29. The process of claim 28 wherein said method further comprises contacting said treated foliage or soil containing a plant with said treated foliage with one or more of HYTa, chitin, chitosan, glucosamine and amino acids.

30. The process of claim 18 wherein said plants, seedlings or seeds are present in said soil prior to said contacting step.

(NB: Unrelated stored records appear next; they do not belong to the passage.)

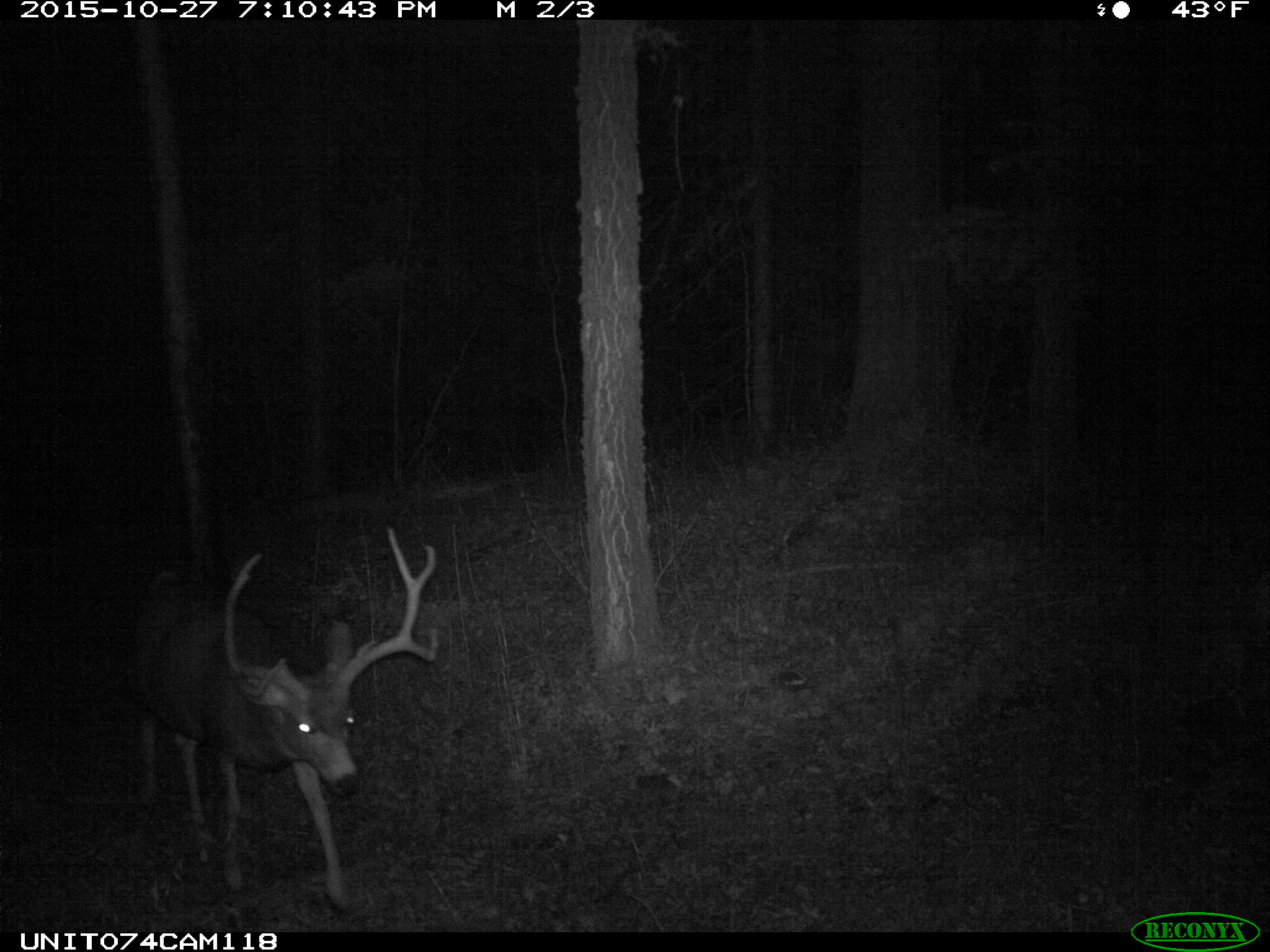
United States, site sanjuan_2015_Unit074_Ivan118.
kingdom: Animalia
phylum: Chordata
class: Mammalia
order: Artiodactyla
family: Cervidae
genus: Odocoileus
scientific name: Odocoileus hemionus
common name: mule deer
Odocoileus hemionus (mule deer).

31. The process of claim 18 wherein prior to said contacting of said treated soil, plants, seedlings or seeds are transplanted to said treated soil.

32. Activated HYTa made by incubating HYTa in the presence of HYTc for 24-168 hours.

33. A process comprising combining activated HYTa and at least one of HYTb and HYTc to form a mixture.

34. The process of claim 28, further comprising applying said mixture to soil, foliage seed or seedlings.

35. A composition consisting essentially of HYTa and at least one of HYTb or HYTc.

36. A composition consisting essentially of HYTa, HYTb and HYTc.

37. A treated soil composition comprising soil treated with HYTa

38. A treated plant comprising a plant treated with HYTa

39. A treated seed or seedling comprising a seed or seedling treated with HYTa.